Active crystals on a sphere

TL;DR

This paper introduces a phase-field-crystal-type model for active crystals composed of self-propelled colloidal particles on a sphere, revealing three distinct states—static, vortex-vortex, and source-sink—based on propulsion strength.

Contribution

It presents a novel theoretical model for active crystals on curved surfaces, characterizing their defect structures and dynamic states depending on activity levels.

Findings

Identifies three types of active crystal states: static, vortex-vortex, and source-sink.

Describes defect structures associated with each crystalline state.

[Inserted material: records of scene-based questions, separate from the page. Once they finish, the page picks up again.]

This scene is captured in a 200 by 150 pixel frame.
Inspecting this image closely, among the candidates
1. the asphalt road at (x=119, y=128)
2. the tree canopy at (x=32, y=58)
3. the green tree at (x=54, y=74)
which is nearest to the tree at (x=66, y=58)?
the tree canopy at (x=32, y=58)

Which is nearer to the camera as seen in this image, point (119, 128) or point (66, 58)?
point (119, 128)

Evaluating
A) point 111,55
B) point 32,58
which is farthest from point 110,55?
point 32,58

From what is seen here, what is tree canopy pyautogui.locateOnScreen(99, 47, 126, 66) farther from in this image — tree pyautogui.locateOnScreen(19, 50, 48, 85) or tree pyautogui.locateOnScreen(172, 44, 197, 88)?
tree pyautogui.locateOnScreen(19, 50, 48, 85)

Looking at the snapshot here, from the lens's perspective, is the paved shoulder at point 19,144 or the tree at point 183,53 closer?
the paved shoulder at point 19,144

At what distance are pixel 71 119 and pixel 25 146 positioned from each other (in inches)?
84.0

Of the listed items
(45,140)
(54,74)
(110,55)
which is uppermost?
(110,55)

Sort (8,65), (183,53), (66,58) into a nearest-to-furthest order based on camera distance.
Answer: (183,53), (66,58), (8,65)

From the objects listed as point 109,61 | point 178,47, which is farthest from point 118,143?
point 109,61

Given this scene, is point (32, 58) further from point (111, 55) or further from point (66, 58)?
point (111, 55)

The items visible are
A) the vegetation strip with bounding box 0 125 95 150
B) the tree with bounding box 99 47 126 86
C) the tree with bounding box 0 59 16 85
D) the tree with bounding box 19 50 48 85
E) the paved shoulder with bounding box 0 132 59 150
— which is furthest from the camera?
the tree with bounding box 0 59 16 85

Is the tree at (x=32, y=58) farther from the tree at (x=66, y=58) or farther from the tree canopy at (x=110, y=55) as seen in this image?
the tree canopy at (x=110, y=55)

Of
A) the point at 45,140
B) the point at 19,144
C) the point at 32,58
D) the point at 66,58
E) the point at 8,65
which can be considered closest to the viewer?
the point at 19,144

Provides theoretical predictions that can be tested experimentally.

Abstract

Two-dimensional crystals on curved manifolds exhibit nontrivial defect structures. Here, we consider "active crystals" on a sphere, which are composed of self-propelled colloidal particles. Our work is based on a new phase-field-crystal-type model that involves a density and a polarization field on the sphere. Depending on the strength of the self-propulsion, three different types of crystals are found: a static crystal, a self-spinning "vortex-vortex" crystal containing two vortical poles of the local velocity, and a self-translating "source-sink" crystal with a source pole where crystallization occurs and a sink pole where the active crystal melts. These different crystalline states as well as their defects are studied theoretically here and can in principle be confirmed in experiments.